Water levels in the Guajataca dam dropped, that should remind us how essential it is for Puerto Rico to be responsible in the use of this limited resource.
The Puerto Rico Aqueducts and Sewers Authority (PRASA) has called its customers to moderate water consumption, without ruling out the possibility to implement water rationing. PRASA has published some useful tips to follow while the island goes through low rainfall period. These practices should be part of our daily routines.
Fresh water is a finite resource, increasingly under pressure around the world. In islands like ours, is vital to preserve this resource. Puerto Rico has suffered prolonged water rationing –due to drought periods- at least twice in less than 40 years. A little over a week ago, the U.S. Drought Monitor reported that, despite occasional rains in some areas, parts of the island are going through a moderate drought and expansion of the dry area.
As of January 15, most of the island was marked as an area of abnormal dryness. And the area that covers parts of Ciales, Morovis, Orocovis, Corozal, Barranquitas, Naranjito, Comerío, Cidra and Aibonito, in the center, as well as parts of Lajas, Guánica and Cabo Rojo, in the southwest, was under moderate drought classification.
Now –if compared to the situation two weeks ago- the map of the federal agency shows a relative improvement in dryness areas due to last week's rains that left an accumulation of just over two inches. But since the beginning of 2019, the areas and population with abnormal or moderate drought increased from eight to twelve municipalities and from 179,660 to 219, 232 people.
The potential impact that PRASA reported on northwestern municipalities served by the Guajataca Dam -Moca, Aguada, Aguadilla, Isabela, parts of San Sebastián and the Puntas de Rincón neighborhood- joins these regions.

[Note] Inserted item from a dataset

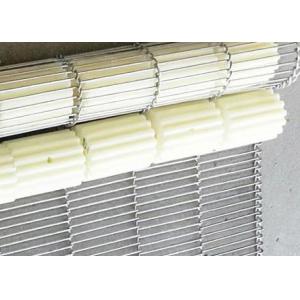 Flat Flex Chocolate Chain Mesh Conveyor Belt Non Toxic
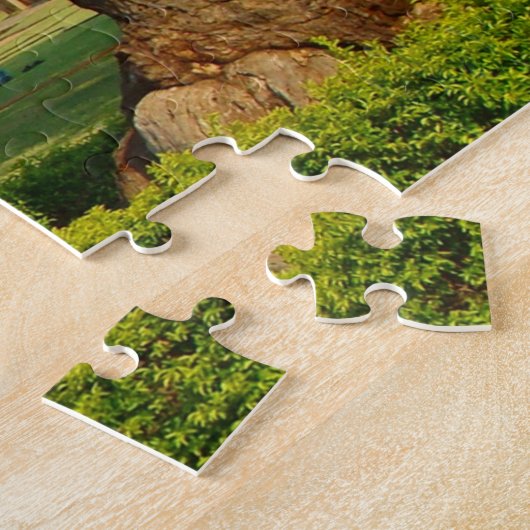 Hampi Village und Tempelstadt Karnataka. Puzzle (Seite)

The agency has issued a series of recommendations that citizens, companies and public entities must carefully follow to keep the dam at manageable levels. Meanwhile, PRASA said that its action plan -which includes transfer of services and activation of wells- has been implemented.
However, it is essential that Puerto Rico adopts the necessary proactive measures to face the projected increase in the frequency of extreme climatic events, rain or drought and the rise in the sea level that threatens to salinize the aquifers.
The Fourth National Climate Assessment, recently published by the U.S. Global Change Research Program, warns of these risks, specifically for the Caribbean region, which has its own chapter for the first time. The document highlights the risks related to fresh water availability and its potential impact on agriculture, human health, wildlife and economic development. It also proposes to use all the available scientific information as the groundwork to design guidelines, polices and practices in order to reduce risk and adverse impacts. Accordingto the report, adapting to climate variations implies a continuous risk management process.
PRASA measures should be part of a larger climate change mitigation and adaptation plan. This should include reforestation and maintenance of our clean watersheds to reduce sedimentation and contamination in dams. Urban and infrastructure development planning, including sustainability criteria and present and projected demographic realities, and the adoption of the best conservation practices have to be part of the plan.
Measures regarding fresh water preservation will determine the strength of our economic growth.